++++ Supplied records ++++

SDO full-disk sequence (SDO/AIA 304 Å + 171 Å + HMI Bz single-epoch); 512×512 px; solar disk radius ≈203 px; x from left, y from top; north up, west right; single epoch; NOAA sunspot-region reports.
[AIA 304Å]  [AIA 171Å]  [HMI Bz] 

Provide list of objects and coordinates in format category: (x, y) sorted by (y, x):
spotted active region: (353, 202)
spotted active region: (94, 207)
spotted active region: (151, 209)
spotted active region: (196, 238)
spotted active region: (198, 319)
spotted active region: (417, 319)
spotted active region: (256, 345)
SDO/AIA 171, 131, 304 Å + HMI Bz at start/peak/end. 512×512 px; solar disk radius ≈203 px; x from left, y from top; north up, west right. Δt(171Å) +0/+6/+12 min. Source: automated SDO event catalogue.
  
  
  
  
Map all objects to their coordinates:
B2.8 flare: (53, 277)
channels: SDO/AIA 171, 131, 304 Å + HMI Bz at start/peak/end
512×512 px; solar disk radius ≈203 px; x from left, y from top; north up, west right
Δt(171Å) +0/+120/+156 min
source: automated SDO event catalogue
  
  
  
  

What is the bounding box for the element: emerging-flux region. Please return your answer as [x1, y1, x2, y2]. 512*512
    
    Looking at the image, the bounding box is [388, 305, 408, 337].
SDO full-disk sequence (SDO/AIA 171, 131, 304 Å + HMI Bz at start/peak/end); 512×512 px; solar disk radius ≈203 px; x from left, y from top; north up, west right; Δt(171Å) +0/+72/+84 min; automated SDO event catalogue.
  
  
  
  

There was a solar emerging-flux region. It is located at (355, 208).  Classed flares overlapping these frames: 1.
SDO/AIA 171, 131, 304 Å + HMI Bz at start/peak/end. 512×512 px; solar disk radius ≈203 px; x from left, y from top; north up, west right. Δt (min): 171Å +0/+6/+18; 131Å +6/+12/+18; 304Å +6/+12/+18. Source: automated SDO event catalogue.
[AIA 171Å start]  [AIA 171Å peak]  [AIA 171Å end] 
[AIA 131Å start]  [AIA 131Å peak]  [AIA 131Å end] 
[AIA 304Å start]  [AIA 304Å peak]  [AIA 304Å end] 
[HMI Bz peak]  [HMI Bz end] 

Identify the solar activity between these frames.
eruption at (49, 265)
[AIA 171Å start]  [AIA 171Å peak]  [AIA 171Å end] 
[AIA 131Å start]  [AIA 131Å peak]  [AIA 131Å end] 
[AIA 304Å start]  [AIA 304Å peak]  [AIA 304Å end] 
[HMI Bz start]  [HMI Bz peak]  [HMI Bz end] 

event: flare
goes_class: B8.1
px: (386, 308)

++++

Task instructions: Using the material, show each line where the string "radius" can be found.

Answer:
SDO full-disk sequence (SDO/AIA 304 Å + 171 Å + HMI Bz single-epoch); 512×512 px; solar disk radius ≈203 px; x from left, y from top; north up, west right; single epoch; NOAA sunspot-region reports.
SDO/AIA 171, 131, 304 Å + HMI Bz at start/peak/end. 512×512 px; solar disk radius ≈203 px; x from left, y from top; north up, west right. Δt(171Å) +0/+6/+12 min. Source: automated SDO event catalogue.
512×512 px; solar disk radius ≈203 px; x from left, y from top; north up, west right
SDO full-disk sequence (SDO/AIA 171, 131, 304 Å + HMI Bz at start/peak/end); 512×512 px; solar disk radius ≈203 px; x from left, y from top; north up, west right; Δt(171Å) +0/+72/+84 min; automated SDO event catalogue.
SDO/AIA 171, 131, 304 Å + HMI Bz at start/peak/end. 512×512 px; solar disk radius ≈203 px; x from left, y from top; north up, west right. Δt (min): 171Å +0/+6/+18; 131Å +6/+12/+18; 304Å +6/+12/+18. Source: automated SDO event catalogue.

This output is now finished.